TCB: Michele is the author of The Strange Sagas of Sabrina Summers. Saga 1: The The Uncooperative Flying Carpet. Saga 2: The Uncomfortable Glass Slippers, Saga 3: The Uncontrollable Slingshot, all three titles with educational resources available at http://www.mcmauthor.com. We received two copies of Saga 1, one in a standard edition and another in Dyslexia-friendly version. And this caught our attention. We decided then, to talk to her about her work.
TCB: You seem to put a lot of effort around each book, writing them is hard enough but adding these other resources and think of alternatives for the different type of readers is going an extra mile. What was the motivation?
MMC: My background is in education, so I know that other teachers love having resources already prepared for them to use in class. The teaching resources I’ve developed are free to download and available in traditional font and in dyslexie font so most of their students will be able to use them. When I first decided to publish independently, I wanted to have one book that was suitable for all readers, including those who are dyslexic, but as I did more and more research, I found that the best thing would be to take out a publishers’ licence with the team at Dyslexie in the Netherlands and publish the two versions separately. The more research I carried out, the more I realised how much dyslexic readers are ignored by the traditional publishers, and how much having books for them means. I was touched when the mother of a dyslexic reader contacted me and said that her daughter thought I must be a nice person to have gone to the effort of making sure my books were available for readers like her. I recently signed a contract with a USA-based publisher, Morgan James Kids, who will be publishing The Uncooperative Flying Carpet in the States in 2018 and I’ve negotiated with them to continue publishing the dyslexia-friendly books myself, via my own publishing company Shropshire Lass Publishing.
TCB: Can you tell us about the technical side of the Dyslexia-friendly version. What is different and why?
MMC: I spoke to the NZ Dyslexia foundation and they encouraged me to contact a Dutch organisation who have developed a font that is specific to the dyslexic brain. My books are printed using this font, which is much larger, more spaced, and has heavier weighting at the bottom of the characters. The books are printed on cream paper instead of white and have a ragged left margin instead of the text being aligned in blocks.
TCB: I’m curious about your choice of titles: “The Uncooperative …” , “The Uncomfortable …”, “The Uncontrollable … and the use of “S”s, is there a story behind it? Do patterns have a meaning to you?
MMC: I like the rhythm that repetition of sounds brings, and the focus that it gives to phrases. The book titles are linked to show that they are a trilogy, rather than stand-alone books.
TCB: Tell us about Onslaught, the sci-fi book written by a group of Canterbury young writers? I read the article from Christchurch Mail and it sounded like a very cool project. How did it come about? How did you get involved?
MMC: As well as teaching academic literacy, I teach creative writing at evening classes, and to the home-schooled community, so I was already working with the group of young men who wrote Onslaught.
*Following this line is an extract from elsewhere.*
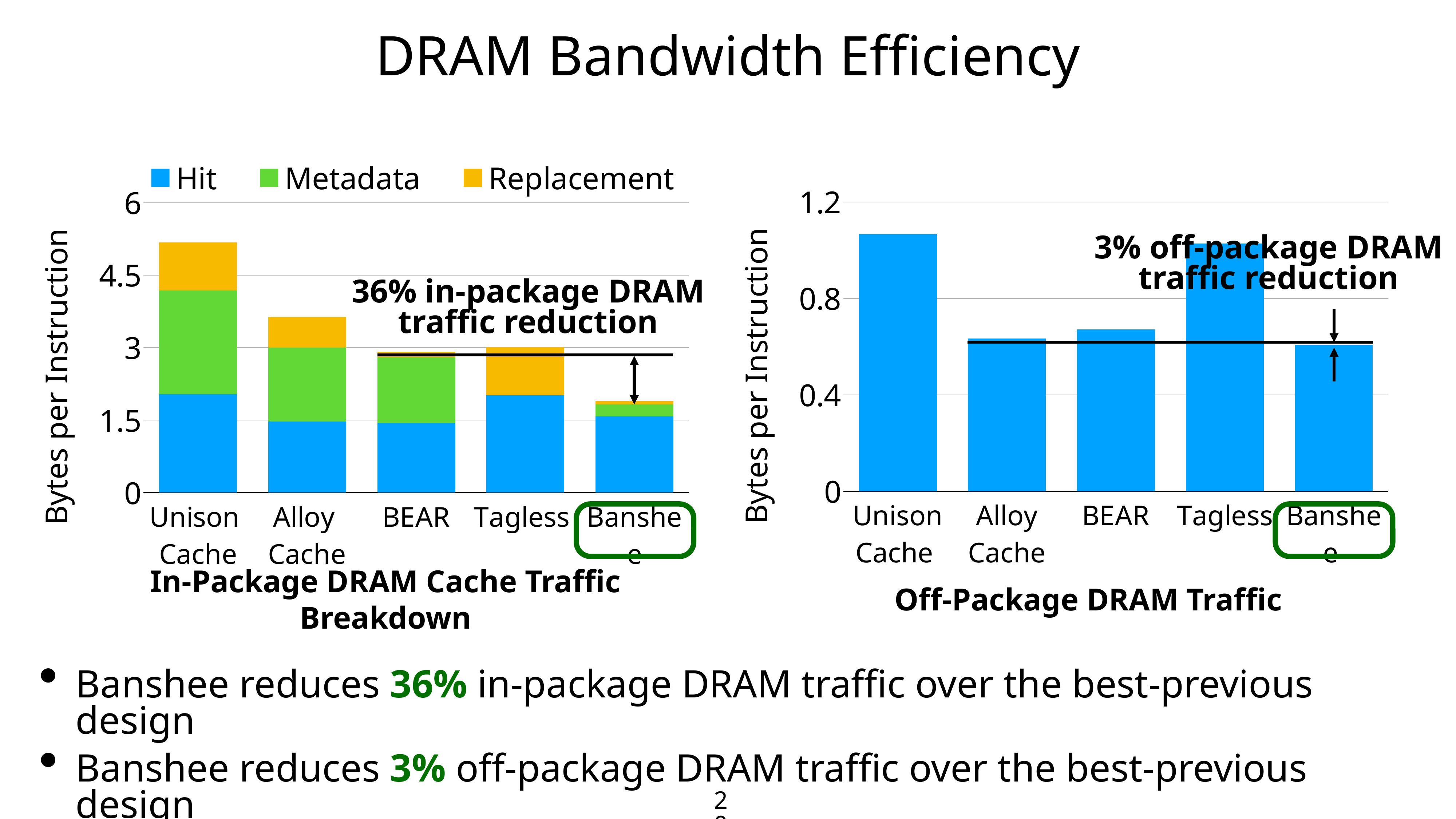
In the In-Package DRAM Cache Traffic Breakdown chart, which design has the highest total bytes per instruction? Unison Cache In the Off-Package DRAM Traffic chart, is the value for Alloy Cache greater or less than 0.8? less In the In-Package DRAM Cache Traffic Breakdown chart, which design has the lowest total bytes per instruction? Banshee In the In-Package DRAM Cache Traffic Breakdown chart, which series is shown in blue? Hit In the In-Package DRAM Cache Traffic Breakdown chart, is the total value for Banshee greater or less than 3? less In the Off-Package DRAM Traffic chart, is the value for Unison Cache greater or less than 0.8? greater How many series does the legend of the In-Package DRAM Cache Traffic Breakdown chart list? 3 In the Off-Package DRAM Traffic chart, which is larger, the value for Unison Cache or the value for BEAR? Unison Cache How many designs are shown on the x axis of the Off-Package DRAM Traffic chart? 5 What kind of chart is the In-Package DRAM Cache Traffic Breakdown chart? stacked bar chart What kind of chart is the Off-Package DRAM Traffic chart? bar chart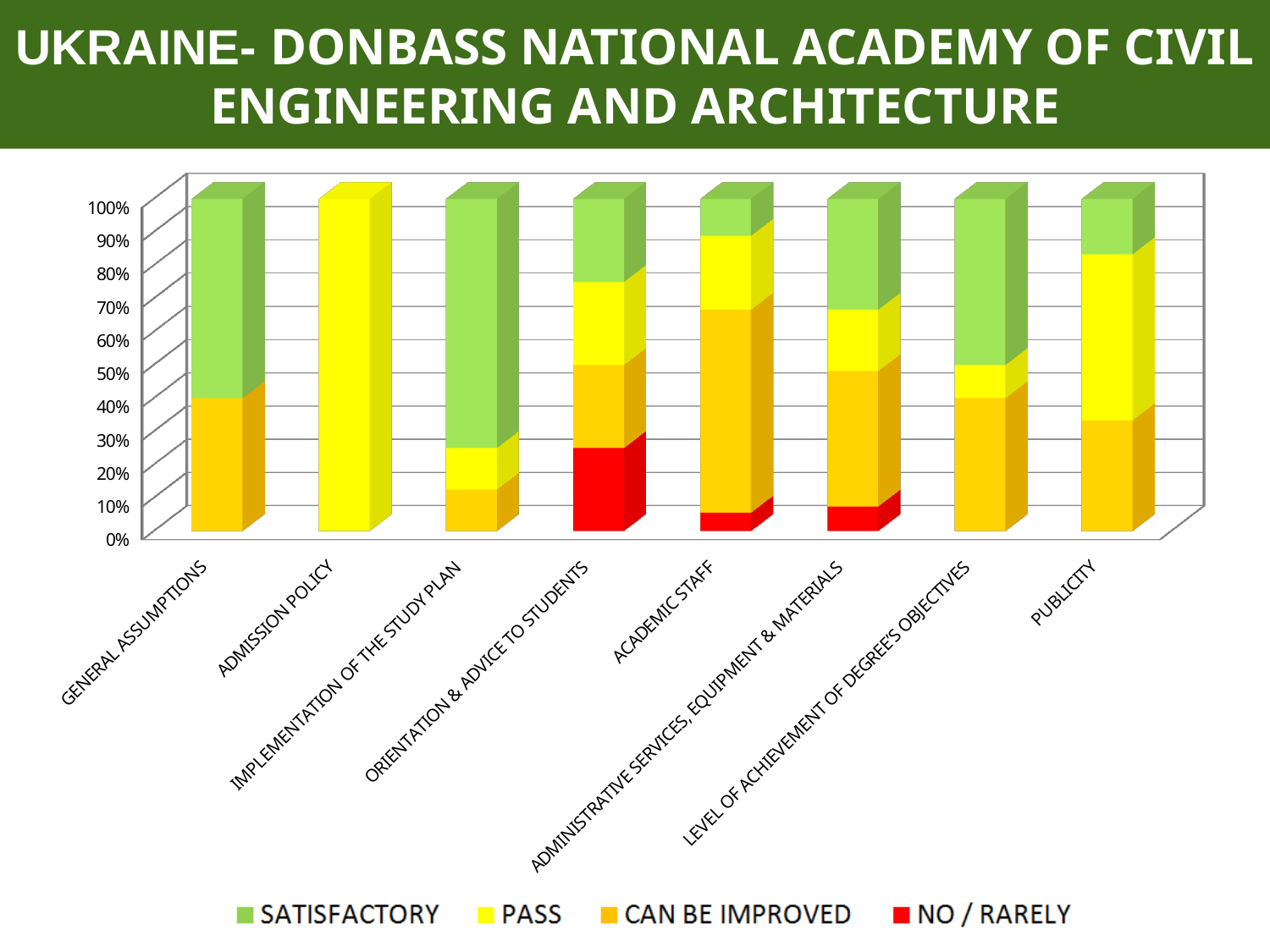
Is the SATISFACTORY value for GENERAL ASSUMPTIONS greater or less than 50%? greater Is the SATISFACTORY value for ACADEMIC STAFF greater or less than 20%? less How many categories are shown along the x axis of the chart? 8 Which has a larger SATISFACTORY segment, IMPLEMENTATION OF THE STUDY PLAN or PUBLICITY? IMPLEMENTATION OF THE STUDY PLAN Which category has the largest SATISFACTORY segment? IMPLEMENTATION OF THE STUDY PLAN Which category has the largest NO / RARELY segment? ORIENTATION & ADVICE TO STUDENTS How many categories include a NO / RARELY segment? 3 How many series does the chart legend list? 4 What is the PASS value for ADMISSION POLICY? 100% Which colour represents the CAN BE IMPROVED series in the legend? Orange What kind of chart is shown on the slide? Stacked bar chart Is the CAN BE IMPROVED value for ACADEMIC STAFF greater or less than 50%? greater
They had contributed to different anthologies which I had published for them, but were keen to work together to co-author a novel. Onslaught tells the story of a number of different characters and how they react when aliens invade earth. Each student wrote a specific character, I wrote another and edited their work at the end. They made over 70 sales of e-books and paperbacks in their first week, so they were thrilled with the outcome. It was so much fun, and gave me a terrific understanding of the types of books young men enjoy reading.
TCB: Is Fantasy your genre of choice to express your ideas and stories in a long format? How do you compare to the newspaper features you also write?
MMC: No-one was more surprised than me that I wrote a fantasy trilogy! I always wanted to write detective fiction, and I have a young adult series in that genre under development at the moment. The Strange Sagas of Sabrina Summers grew from a story I wrote for my step-daughter one Christmas, but I enjoyed it so much, I’m also writing a companion book of short stories which feature many of the other characters from the trilogy.
TCB: What type of book do you recommend to read on a daily bus commute? Any particular title?
MMC: I listen to talking books when I go to work, and they range from ‘cosy mysteries’ to children’s books. At the moment, it’s The Blind Assassins by Margaret Atwood because the Book Discussion Group I belong to is reading it – read whatever makes you happy.